Silicon Valley is losing foreign-born talent

Updated 46m ago
By Jon Swartz, USA TODAY

SAN FRANCISCO β€” Silicon Valley may be the cradle for tech start-ups, but some foreign-born executives, engineers and scientists are leaving because of better opportunities back home, strict immigration laws here and the dreary California economy with its high cost of living.

Software engineer Vinod Kumar is staying with EMC but moving to his homeland of India after a decade in the Valley. Eric Diep hasn't given up entirely on the Valley. But most employees at his social-gaming start-up, A Thinking Ape, are in another office in his native Canada.

The 2-year-old company is shifting people to Vancouver, where it says engineering talent is more affordable, the government is more supportive and work visas are less hassle.

The talent-exodus problems don't end there. Fewer foreign students are coming to the Valley to earn engineering and science degrees, according to the Silicon Valley Index, which takes the economic pulse of the Valley each year.

Foreign-born students earned 16.6% of the total degrees awarded in science and engineering programs from local colleges and universities in 2007, compared with 18.4% in 2003, the study says.
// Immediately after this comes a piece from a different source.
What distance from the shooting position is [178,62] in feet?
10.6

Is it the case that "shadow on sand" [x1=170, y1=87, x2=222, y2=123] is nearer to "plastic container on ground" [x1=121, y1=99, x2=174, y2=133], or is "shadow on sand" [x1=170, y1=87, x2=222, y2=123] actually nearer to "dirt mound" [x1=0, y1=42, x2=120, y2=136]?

"We're in the midst of a massive brain drain," says Vivek Wadhwa, a senior research associate at Harvard Law School who has done extensive research on the topic."For the first time, immigrants have better opportunities outside the U.S." Often, a lack of work visas blocks foreign talent from staying. Only 120,000 to 140,000 temporary work visas are available each year in the U.S.

Iranian S. Mohammad M. Ahmadabadi wanted to start his Web-to-print company, HotPrints, in Silicon Valley. He couldn't get a work visa, so instead set it up in England. He hopes to resolve the visa issue and set up an office in Silicon Valley.

"It makes no sense (that) we put up barriers to talented people," says Brad Feld, a tech venture capitalist and co-founder of Start-up Visa Project, a grass-roots initiative.

Feld's organization has helped shape the StartUp Visa Act of 2010, introduced last month by Sens. John Kerry, D-Mass., and Richard Lugar, R-Ind. It would grant immigrant entrepreneurs a two-year visa if they have the support of a qualified U.S. investor for their start-up venture.

And chipmaker Intel and two dozen venture-capital companies will invest $3.5 billion in U.S. tech companies over the next two years to create jobs. Awash in established money and ideas, Silicon Valley continues to lure start-ups: More than 15,000 firms were created here in 2007-08, despite the beginning of the recession.